**Task directions:**
Copy every line of the listing below word for word, leaving out the pictures.

**Stored data:**

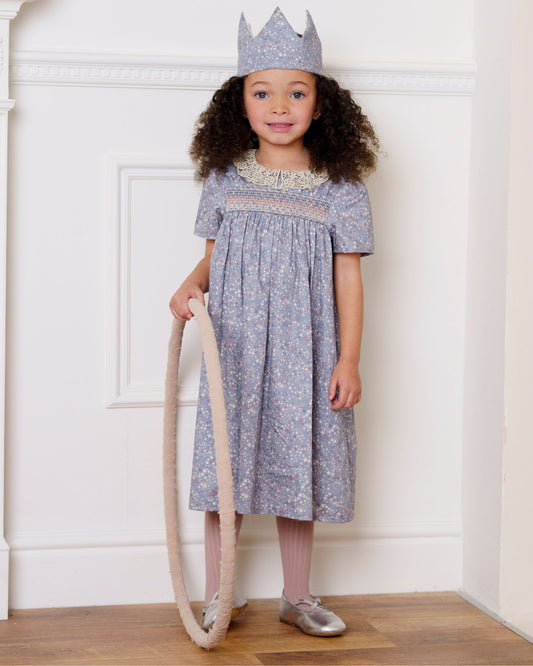 Early Sunday, Erika Dress in Celestial print, made from Printed Cotton Satin fabric, featuring Flowy A-line silhouette allows ease of movement and day-long comfort, shown in a front view of model wearing it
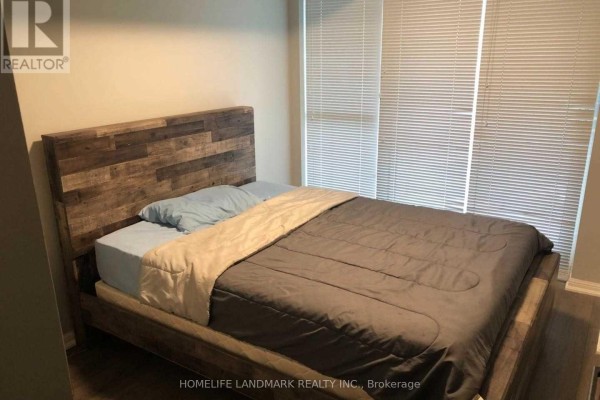 Bedroom with a queen-size bed, rustic wooden headboard, and windows with horizontal blinds. - 1732 - 38 Grand Magazine Street, Toronto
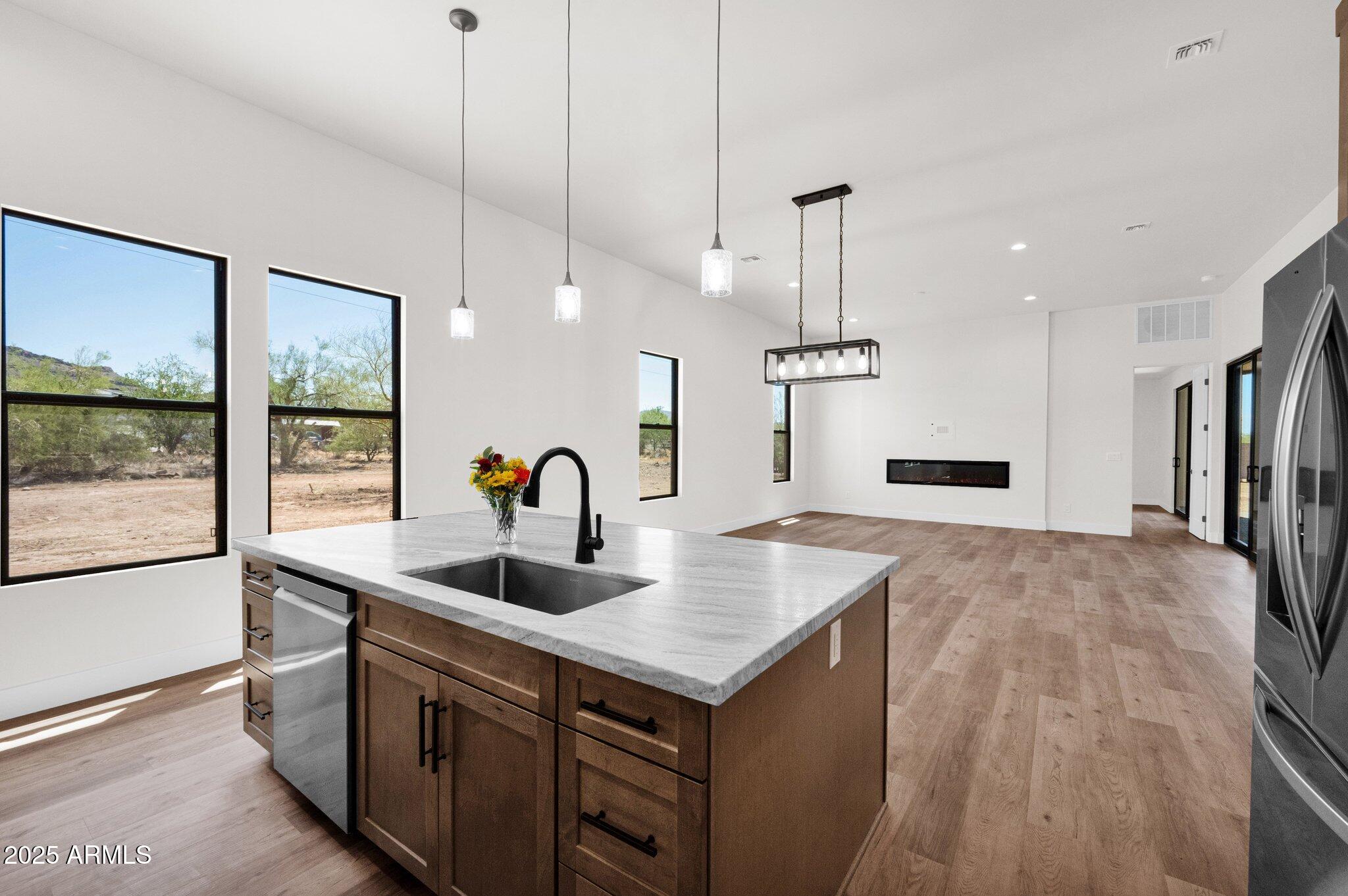 553 West Cavalry Road New River, AZ 85087 - Photo 26 of 26 a kitchen with stainless steel appliances granite countertop a sink a refrigerator and a granite counter tops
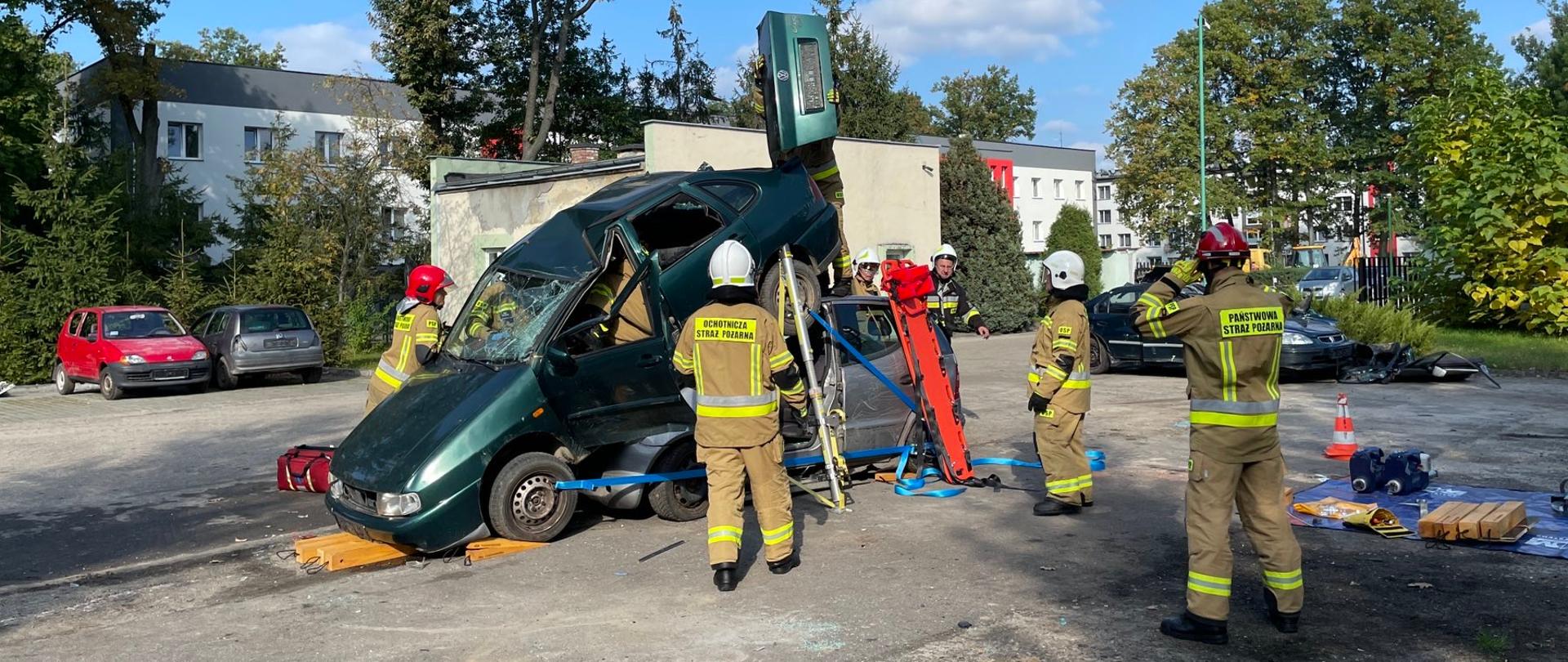 Na placu ćwiczebnym dwa samochody osobowe po wypadku. Wokoło obu pojazdów widoczni strażacy oraz sprzęt ratowniczy. 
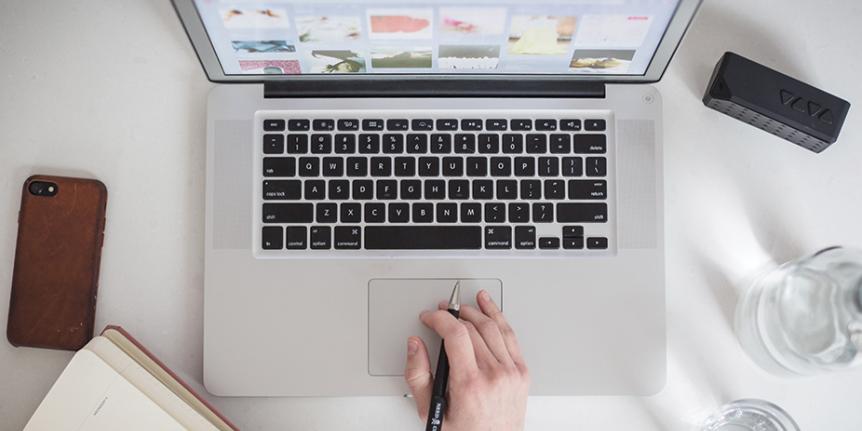 Decorative photo: laptop, phone, and notebook are pictured.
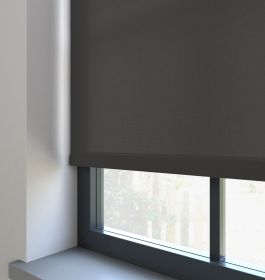 Our Burst Midnight dimout roller blind in a bedroom window.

**Answer section:**
 Early Sunday, Erika Dress in Celestial print, made from Printed Cotton Satin fabric, featuring Flowy A-line silhouette allows ease of movement and day-long comfort, shown in a front view of model wearing it
 Bedroom with a queen-size bed, rustic wooden headboard, and windows with horizontal blinds. - 1732 - 38 Grand Magazine Street, Toronto
 553 West Cavalry Road New River, AZ 85087 - Photo 26 of 26 a kitchen with stainless steel appliances granite countertop a sink a refrigerator and a granite counter tops
 Na placu ćwiczebnym dwa samochody osobowe po wypadku. Wokoło obu pojazdów widoczni strażacy oraz sprzęt ratowniczy. 
 Decorative photo: laptop, phone, and notebook are pictured.
 Our Burst Midnight dimout roller blind in a bedroom window.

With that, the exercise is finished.